When Future announced High Off Life just a few days prior to its release, it may have been sudden, but it was hardly a surprise. There have been rumblings from the purple world for months now, and, moreover, a year without a Future release (or two or three)? Unlikely bordering on Ethan Hunt levels of improbable.
Many simply rejoiced, but some of us couldn’t help a nagging feeling of apprehension. For the same reason that it’s best Migos pushed back the expectation-laden CULTURE 3, the thought of Future rampaging through excess and extravagance was a risky prospect in the age of Corona. Was it really the time for a rapper telling us just how rich he is? Would a 21-track (phew) affair from everyone’s favorite lecher prove to be just the life-affirming moment of reckless abandon that we need, or an exhausting tour through everything most of us don’t have, just when we’d rather not be reminded? At no real fault of its own, High Off Life was at risk of feeling out of touch, even inappropriate.

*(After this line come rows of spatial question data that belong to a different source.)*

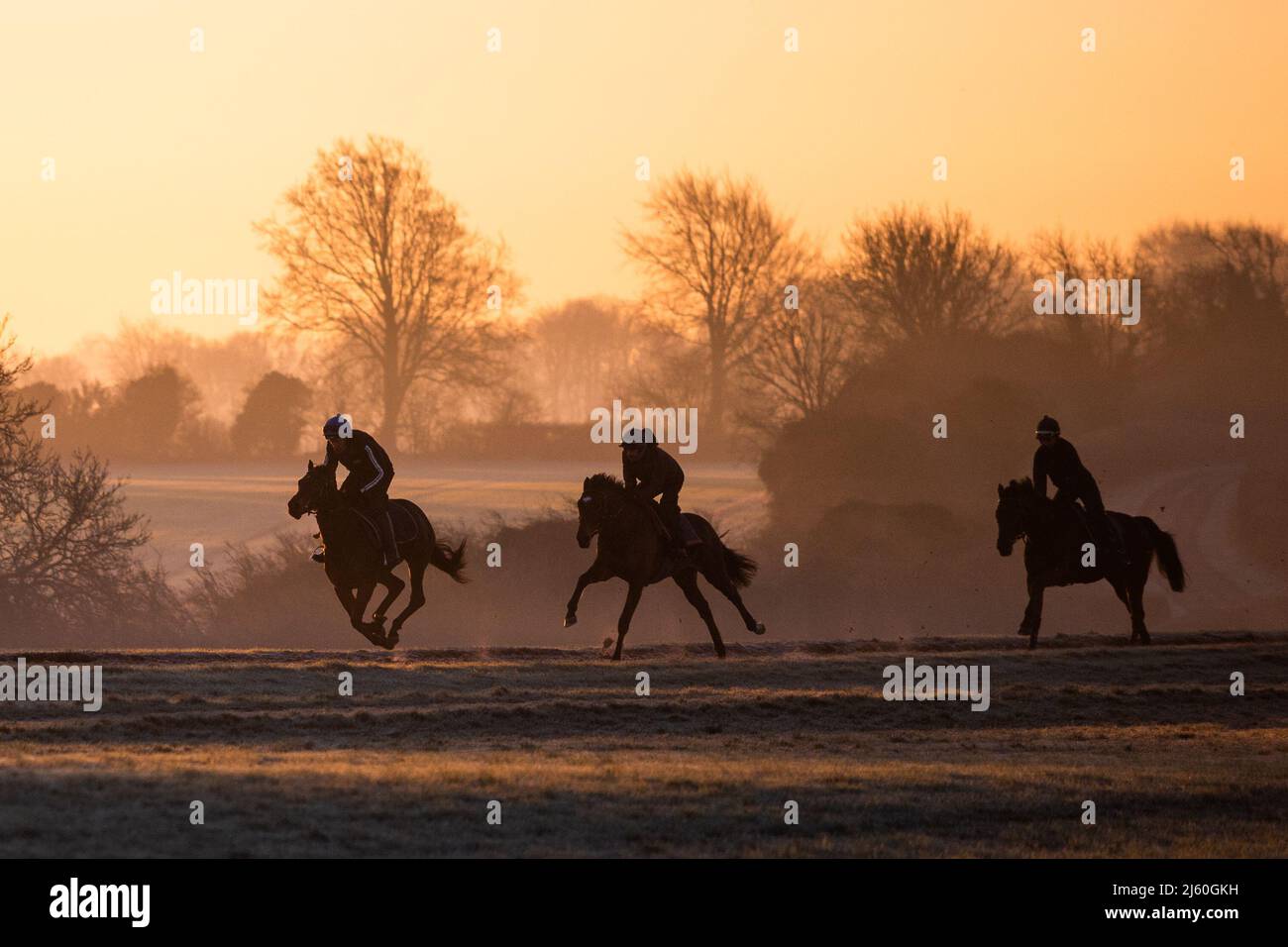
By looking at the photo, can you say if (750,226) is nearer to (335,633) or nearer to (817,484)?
(817,484)

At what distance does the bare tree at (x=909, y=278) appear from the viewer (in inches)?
3091

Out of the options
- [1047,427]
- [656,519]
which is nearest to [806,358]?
[1047,427]

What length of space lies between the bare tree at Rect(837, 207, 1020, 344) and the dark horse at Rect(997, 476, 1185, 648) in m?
47.6

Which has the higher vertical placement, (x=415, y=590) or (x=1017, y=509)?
(x=1017, y=509)

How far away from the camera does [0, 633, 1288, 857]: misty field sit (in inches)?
538

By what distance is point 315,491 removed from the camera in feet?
82.3

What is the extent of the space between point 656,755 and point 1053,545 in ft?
37.1

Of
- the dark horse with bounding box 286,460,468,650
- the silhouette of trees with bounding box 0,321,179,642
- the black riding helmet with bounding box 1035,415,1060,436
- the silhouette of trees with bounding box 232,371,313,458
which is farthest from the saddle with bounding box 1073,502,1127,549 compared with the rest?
the silhouette of trees with bounding box 232,371,313,458

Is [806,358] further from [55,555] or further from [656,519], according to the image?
[656,519]

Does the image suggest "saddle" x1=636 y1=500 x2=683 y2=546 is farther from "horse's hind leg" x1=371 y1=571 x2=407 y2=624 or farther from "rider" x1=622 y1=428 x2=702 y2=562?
"horse's hind leg" x1=371 y1=571 x2=407 y2=624

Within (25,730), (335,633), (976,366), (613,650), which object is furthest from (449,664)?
(976,366)

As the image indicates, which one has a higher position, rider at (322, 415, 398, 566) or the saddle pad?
rider at (322, 415, 398, 566)

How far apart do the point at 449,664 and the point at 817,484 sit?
48.1 meters

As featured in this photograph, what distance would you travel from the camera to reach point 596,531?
25406mm
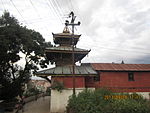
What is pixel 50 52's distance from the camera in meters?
15.6

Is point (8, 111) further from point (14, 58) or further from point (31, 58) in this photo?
point (31, 58)

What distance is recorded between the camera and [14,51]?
65.4 feet

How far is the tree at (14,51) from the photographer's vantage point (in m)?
17.0

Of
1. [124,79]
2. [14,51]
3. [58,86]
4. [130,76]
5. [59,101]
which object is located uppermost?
[14,51]

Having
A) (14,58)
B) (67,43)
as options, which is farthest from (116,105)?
(14,58)

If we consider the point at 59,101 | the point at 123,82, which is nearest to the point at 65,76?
the point at 59,101

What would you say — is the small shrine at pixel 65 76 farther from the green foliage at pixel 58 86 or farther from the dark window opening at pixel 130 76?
the dark window opening at pixel 130 76

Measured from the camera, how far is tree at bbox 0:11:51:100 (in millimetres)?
16986

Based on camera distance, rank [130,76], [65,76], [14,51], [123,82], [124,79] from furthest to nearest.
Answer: [14,51]
[130,76]
[124,79]
[123,82]
[65,76]

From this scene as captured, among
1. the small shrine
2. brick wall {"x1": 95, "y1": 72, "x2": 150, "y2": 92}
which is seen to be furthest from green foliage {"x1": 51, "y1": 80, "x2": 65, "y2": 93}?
brick wall {"x1": 95, "y1": 72, "x2": 150, "y2": 92}

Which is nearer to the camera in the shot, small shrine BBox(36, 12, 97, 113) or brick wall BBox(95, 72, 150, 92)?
small shrine BBox(36, 12, 97, 113)

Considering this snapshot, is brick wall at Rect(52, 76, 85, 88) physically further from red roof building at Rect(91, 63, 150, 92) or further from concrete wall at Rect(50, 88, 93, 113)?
red roof building at Rect(91, 63, 150, 92)

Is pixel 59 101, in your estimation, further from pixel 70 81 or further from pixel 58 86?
pixel 70 81

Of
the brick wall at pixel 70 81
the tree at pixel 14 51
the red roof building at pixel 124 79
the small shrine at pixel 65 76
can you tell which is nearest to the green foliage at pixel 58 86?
the small shrine at pixel 65 76
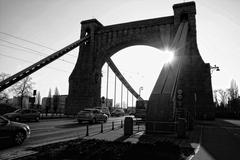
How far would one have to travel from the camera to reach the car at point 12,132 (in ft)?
25.3

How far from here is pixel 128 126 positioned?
488 inches

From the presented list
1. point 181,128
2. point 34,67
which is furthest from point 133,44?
point 181,128

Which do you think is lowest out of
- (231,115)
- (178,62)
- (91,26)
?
(231,115)

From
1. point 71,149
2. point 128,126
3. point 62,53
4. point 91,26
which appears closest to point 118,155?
point 71,149

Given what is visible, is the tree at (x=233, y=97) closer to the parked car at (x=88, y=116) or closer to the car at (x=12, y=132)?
the parked car at (x=88, y=116)

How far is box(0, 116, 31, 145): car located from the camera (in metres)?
7.71

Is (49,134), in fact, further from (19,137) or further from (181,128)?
(181,128)

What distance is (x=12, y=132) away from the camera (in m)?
8.09

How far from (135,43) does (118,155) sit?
3146cm

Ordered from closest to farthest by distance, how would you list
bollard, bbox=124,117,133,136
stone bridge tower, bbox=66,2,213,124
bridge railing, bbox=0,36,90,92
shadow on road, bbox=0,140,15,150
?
1. shadow on road, bbox=0,140,15,150
2. bollard, bbox=124,117,133,136
3. bridge railing, bbox=0,36,90,92
4. stone bridge tower, bbox=66,2,213,124

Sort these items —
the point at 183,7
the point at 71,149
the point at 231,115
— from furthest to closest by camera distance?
the point at 231,115
the point at 183,7
the point at 71,149

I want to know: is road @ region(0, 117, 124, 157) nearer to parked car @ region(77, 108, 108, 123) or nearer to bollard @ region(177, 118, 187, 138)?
parked car @ region(77, 108, 108, 123)

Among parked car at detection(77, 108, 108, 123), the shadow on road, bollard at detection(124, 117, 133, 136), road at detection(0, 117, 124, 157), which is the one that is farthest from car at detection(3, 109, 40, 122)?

The truth is somewhere in the middle. Yes, Future managed to drop an album with a song called “Trillionaire” the very week of the ‘Jeff Bezos is detestable and very, very rich’ news. Talk about timing. However, for those of us stuck in our small apartments, Future delivering self-help fantasies over some truly effervescent beats can’t help but have a certain appeal.
Future once seemed like he may implode from hubris or despair; there was simply no telling which – and that was half the thrill. He was the ego and the id, self-loathing and self-aggrandizing, often even within the same bar. He was undeniably an artist where you just “got it”: those unable to connect with the deep humanity within his foggy boasts could only shrug at the hype.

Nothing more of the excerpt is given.